If ResponseBody.Mode
is set to action
, the response body is buffered using ResponseBody.BufferSize
and the regexp/action configured in ResponseBody
is applied to that buffer.
ResponseBody
Type: newline-separated list
Usage Constraint: optional, advanced
Enables configuration of a list of rewrite rules and conditions. If the response body is of the content-type text/, the configured ResponseBody.Mode
defines how the configured regexp is applied to the body.
If ResponseBody.Mode
is set to ’replacement’, the action that is part of the regexp must always be ’PT’. The rules are evaluated in the configured order. Whenever multiple rules would match, the "earlier" rule takes precedence. No rule can match if the matching data would overlap with a string already matched earlier. In other words, all the rules available are applied as long as they rewrite distinct parts of the input line.
ResponseBody.Delimiters
Type: whitespace- or comma-separated list
Usage Constraint: optional, advanced
Default: 10,13 (\n \r)

──────────

## Set of tasks
1. Summarize the text on ResponseBody settings in two sentences.
2. List every setting name beginning with "ResponseBody" that the text on ResponseBody settings mentions.
3. Carry on the text about ResponseBody settings from the point where it stops.
The lines after this text come from another source.

## Data provided
──────────

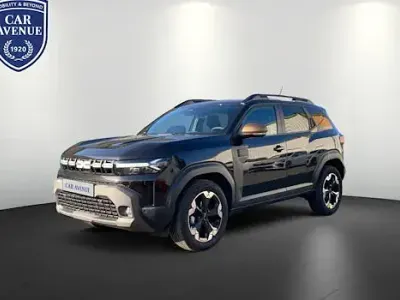 Neu Dacia Duster Extreme 140 PS (102 kW) 2026 Schwarz SUV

──────────

## Task-by-task results
1. ResponseBody is an optional, advanced newline-separated list of rewrite rules and conditions, and for text/ content types ResponseBody.Mode defines how its regexp is applied; in action mode the body is buffered using ResponseBody.BufferSize and the regexp/action is applied to that buffer. In replacement mode the action must always be 'PT', the rules are evaluated in the configured order with earlier rules taking precedence, and no rule can match data that overlaps a string already matched.

2.
ResponseBody
ResponseBody.Mode
ResponseBody.BufferSize
ResponseBody.Delimiters

3.
Specifies the delimiters that will be used for tokenizing the response body. The configured regex will be executed on the resulting parts of the body (lines by default). The delimiters must be configured as a whitespace- or comma-separated list of decimal ascii codes.
This parameter is relevant only if ResponseBody.Mode
is set to replacement
.
ResponseBody.IgnoreQuotes
Type: boolean
Usage Constraint: optional, advanced
Default: true
If set to 'true', a delimiter inside a quoted string will also be included when tokenizing.
This parameter is relevant only if ResponseBody.Mode
is set to replacement
.
ResponseBody.BufferSize
Type: integer
Usage Constraint: optional, advanced
Default: 2048
Configures the size of the internal buffer for response body processing.
If ResponseBody.Mode
is set to ’action’, no more than ResponseBody.BufferSize
bytes of the response are read and/or processed.
In ’replacement’ mode, the parameter defines the length of the data examined at any single time. The total amount of the data buffered may, however, exceed the configured length to account for long matched strings.
ResponseBody.CaseInsensitive
Type: boolean
Usage Constraint: optional, advanced
Default: false
Permits the configuration of case sensitivity for regular expressions.
The default setting is false , i.e., case-insensitive.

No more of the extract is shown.